I have made many vegan Caesar salad dressings, and although I prefer to make the dressing from scratch using whole food ingredients, this one is super easy to make from bought or premade mayo and is always delicious.
- ½ cup Vegenaise Mayonnaise (or an eggless mayonnaise)
- Juice of ½ lemon
- 1 clove garlic, minced
- ½ tsp vegan Worcestershire sauce
- 1 tbsp nutritional yeast
- 1 head romaine lettuce, washed, dried and chopped
- 1 tomato, diced
- ½ red onion, chopped (optional)
- Whole Grain Croutons
- Nutritional yeast (optional)
- Veggie Bacon Bits (optional)
Mix all dressing ingredients well. Place lettuce in large bowl and toss with dressing and, if desired, an additional tablespoon of nutritional yeast. Garnish with tomato, red onion, croutons and veggie bacon bits.
Lemon Curd with Blueberries
This is a lovely fresh looking desert with a nice lemony tang. Make your lemon curd ahead of time and keep it in the fridge. Then its super simple to whip up a glamorous desert in a snap. You can make this as individual servings in parfait glasses, fruit nappies , punch bowl cups or even small mason jars. Or you can make it in a glass pie plate or baking dishes and slice it up to serve it. It is very reminiscent of lemon meringue pie.
- 1 cup cookie crumbs (e.g. ginger snaps or graham cracker)
- 2 tbsp coconut oil
- 1 1/4 cup fresh lemon juice
- ¾ to 1 cup sweetener (brown rice syrup, honey or raw cane sugar)
- 2 tbsp fresh lemon zest
- 1/4 tsp salt
- 1/8 tsp turmeric (optional, for color)
- 1 – 398 ml can coconut milk (lite or full fat)
- 5 tbsp corn starch
- 1/2 cup water
- Fresh blueberries
- 1 can full fat coconut milk, chilled in fridge for 24 hours
- 2 tbsp raw cane sugar
- 1 tsp vanilla
To make the filling: In a small saucepan over medium heat, combine the lemon juice, rice syrup or sugar, lemon zest, salt and turmeric, stirring well to dissolve the sweetener.
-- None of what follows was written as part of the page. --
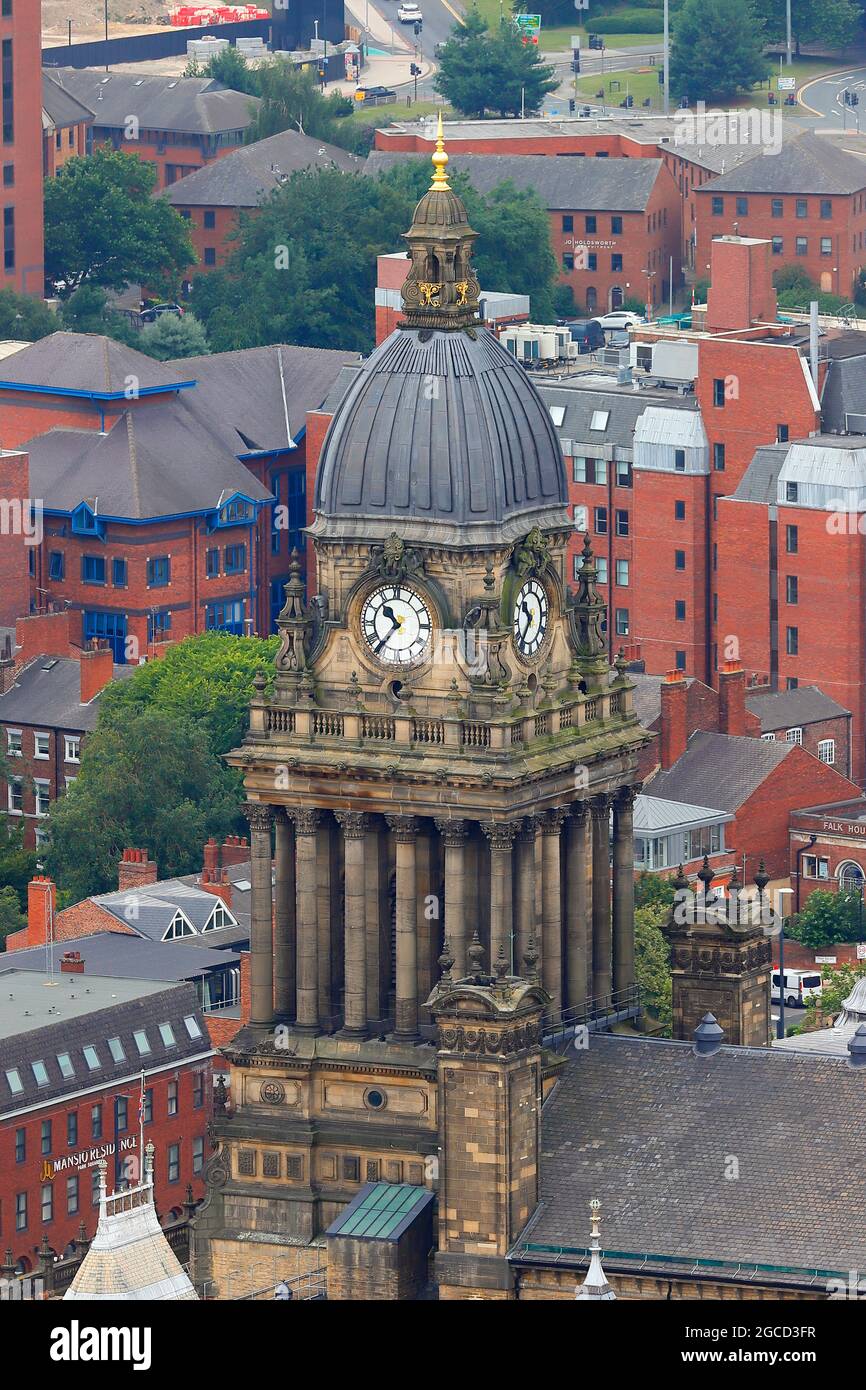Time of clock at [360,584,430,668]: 10:36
Mix the corn starch and water well until the corn starch is fully mixed. After the sweetener is dissolved, add the corn starch mixture and the coconut milk, stirring well to combine. Stirring constantly, cook until the mixture begins to thicken and the first few bubbles appear on the surface, about 8 minutes. Cook, stirring constantly, for several minutes more, or until the mixture resembles a thick pudding. Transfer to a glass bowl and place plastic wrap on the surface of the curd to prevent a skin from forming. Cool in refrigerator for several hours.
To make coconut whip topping: open bottom of can of chilled coconut milk. Pour off liquid and place coconut cream in a bowl. Whip with beaters until smooth, adding cane sugar and vanilla. Adjust sugar to your taste. Store in fridge until ready to serve.
To make the crust: mix cookie crumbs with melted coconut oil and press crust into a glass pie plate or individual fruit nappies.
Assemble: top crust with lemon curd, blueberries and whipped coconut cream. Alternatively, serve in a parfait glass with layers of crust, curd, blueberries and whipped topping. A fresh mint leaf makes a great garnish.